Introducing Dorothy Dandridge/B,B

HBO/1999/115m/FS 1.33

       Biopics tend to follow formulaic paths, depicting incidents in the life of an important person, but often lacking the dramatic story line to impart power to the tale. Introducing Dorothy Dandridge, from a biography by Earl Mills, may not avoid those typical pitfalls, but it does have Halle Berry in as an amazing force in the title role. 
     Berry is the center of gravity for the biography of the young black actress who's promising career ultimately did not pass "Go." Dorothy starts out as part of girl singing act and winds up in the arms of big time black dancer, Harold Nicholas, played with lots of enthusiasm by Obba Babbtunde.  Propelling Dorothy into the spotlight, the initial charm of Nicholas's courtship turns into a marriage with tragedy at its heart. Their daughter is born with severe mental limitations and this, coupled with Nicholas's roving eye for the ladies, puts a unbearable strain on their marriage. But Dorothy moves on. 

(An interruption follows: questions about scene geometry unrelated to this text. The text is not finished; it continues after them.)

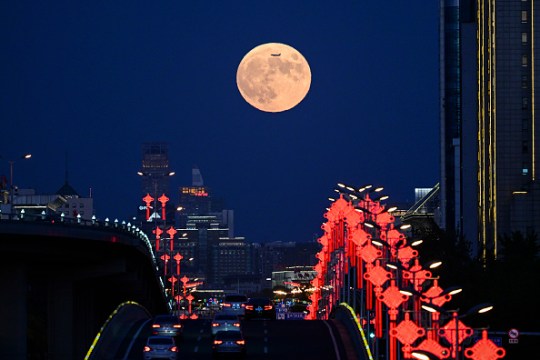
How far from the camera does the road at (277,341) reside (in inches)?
2802

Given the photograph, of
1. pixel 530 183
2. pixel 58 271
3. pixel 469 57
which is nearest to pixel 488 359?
pixel 58 271

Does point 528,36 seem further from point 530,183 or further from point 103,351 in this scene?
point 103,351

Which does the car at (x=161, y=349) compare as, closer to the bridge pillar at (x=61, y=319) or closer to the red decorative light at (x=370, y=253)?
the red decorative light at (x=370, y=253)

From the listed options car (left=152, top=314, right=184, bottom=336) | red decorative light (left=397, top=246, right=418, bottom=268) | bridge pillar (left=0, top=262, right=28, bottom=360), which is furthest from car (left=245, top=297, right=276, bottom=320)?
red decorative light (left=397, top=246, right=418, bottom=268)

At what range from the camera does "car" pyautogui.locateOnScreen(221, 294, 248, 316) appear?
102 metres

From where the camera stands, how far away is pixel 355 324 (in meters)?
76.2

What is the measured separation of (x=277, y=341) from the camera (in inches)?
3113

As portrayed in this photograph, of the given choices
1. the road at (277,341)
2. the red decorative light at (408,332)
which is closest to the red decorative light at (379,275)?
the road at (277,341)

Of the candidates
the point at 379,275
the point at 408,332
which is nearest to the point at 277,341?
the point at 379,275

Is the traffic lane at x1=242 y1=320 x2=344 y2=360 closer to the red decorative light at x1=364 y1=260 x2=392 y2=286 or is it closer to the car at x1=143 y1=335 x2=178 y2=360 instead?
the car at x1=143 y1=335 x2=178 y2=360

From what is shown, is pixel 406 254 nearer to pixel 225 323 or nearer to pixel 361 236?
pixel 361 236

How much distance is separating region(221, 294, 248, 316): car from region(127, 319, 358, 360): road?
8155 millimetres

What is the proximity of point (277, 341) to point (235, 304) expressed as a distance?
23.4 metres

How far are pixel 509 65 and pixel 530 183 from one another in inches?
534
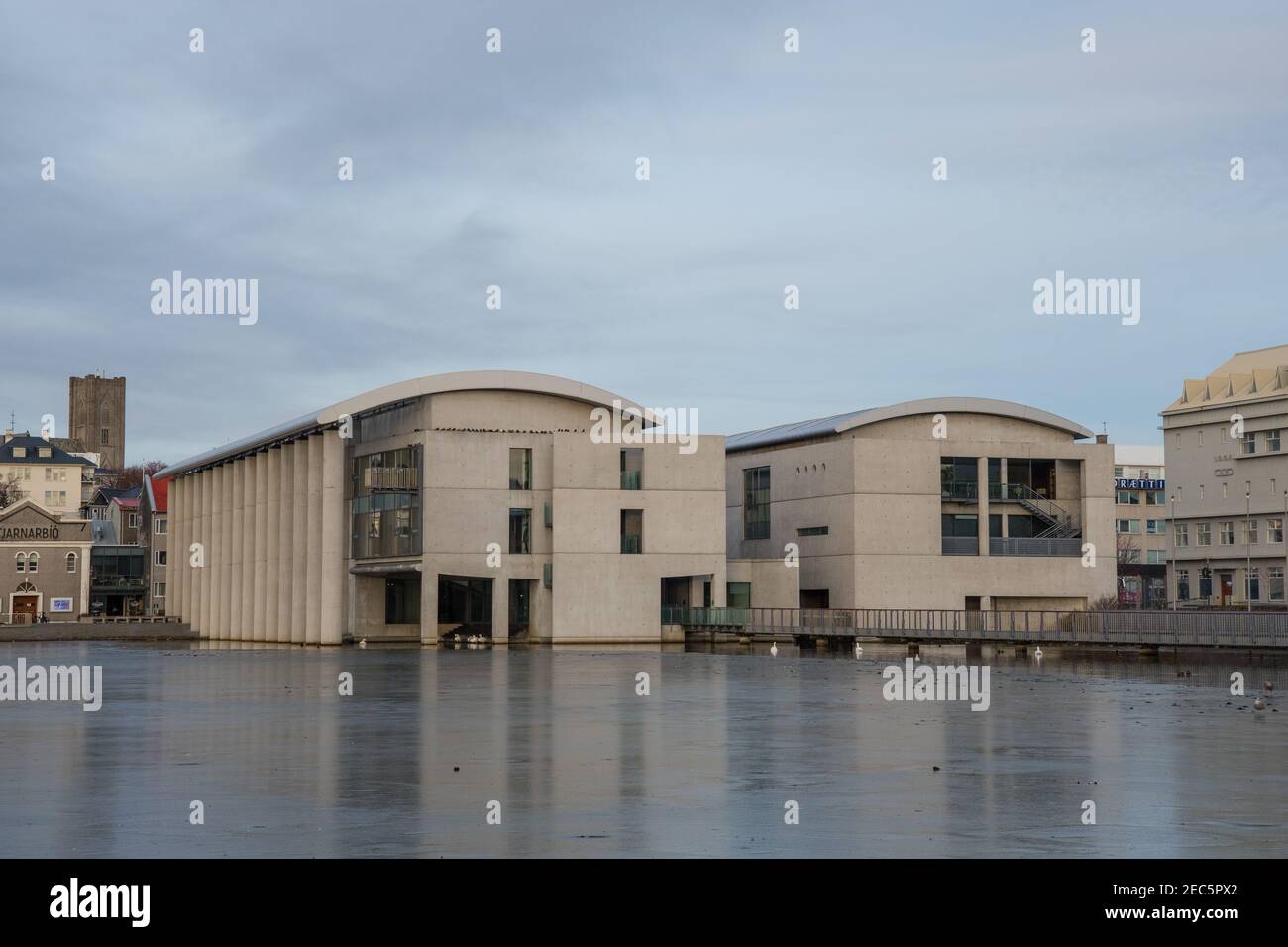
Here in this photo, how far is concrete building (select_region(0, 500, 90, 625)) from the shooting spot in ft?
364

     Living in Hollywood, Dorothy gets a few shots in minor movies, but her career turns around with the introduction of agent/mentor Earl Mills. Mills, as played by Star Trek: Next Generation mainstay Brent Spiner, is a rather boring guy, and he has a big part in this Dorothy Dandridge story since it is based on his biography of the actress. Mills gets Dorothy a shot at the starring role in Otto Preminger's all black Hollywood musical, Carmen Jones. Dorothy sells herself for the role so well that she captures the heart of director Preminger as well. Their romantic liaison forms one the pillars of this Dandridge story, but it never ignites the fire needed. Klaus Maria Brandauer is effective in the role. Rebounding from Preminger, Dorothy scrapes the bottom of the romantic barrel in her marriage to promoter and con man Jack Dennison. 
     There are short set pieces in which Dorothy stands up to the ugly face of racial prejudice, but these are standard scenes meant more to learn about Dorothy's character than the racial climate of the period. Family relationships reveal more about what events shaped Dorothy's character, contributing to her eventual downfall.
     Framed from a conventional biopic device of Dorothy looking back on her career, the script wanders in a fairly chronological order, making it easy enough to follow. Some time  periods are shadowy and compressed, but this is the nature of the biopic beast. Martha Coolidge sits the director's chair on solid ground, but in the end, it is the fascination of watching Berry perform in this charismatic role that makes Introducing Dorothy Dandridge a cut about the typical biopic.
     Considering the original television origin, Introducing Dorothy Dandridge has some excellent production values. Maybe it's the way Halle Berry fills up those dresses, but they sure look glamorous and period authentic. The costumes and sets never betray budget limitations and that's high praise indeed.
     The full frame transfer is easy watching, without standing out in any area. It's sharp enough, colors rich enough and the Dolby Digital 2-channel sound is consistently clean. Perhaps the DVD could have used a bit more visual punch, but nothing stands in the way of enjoying the Berry performance and the fine production design.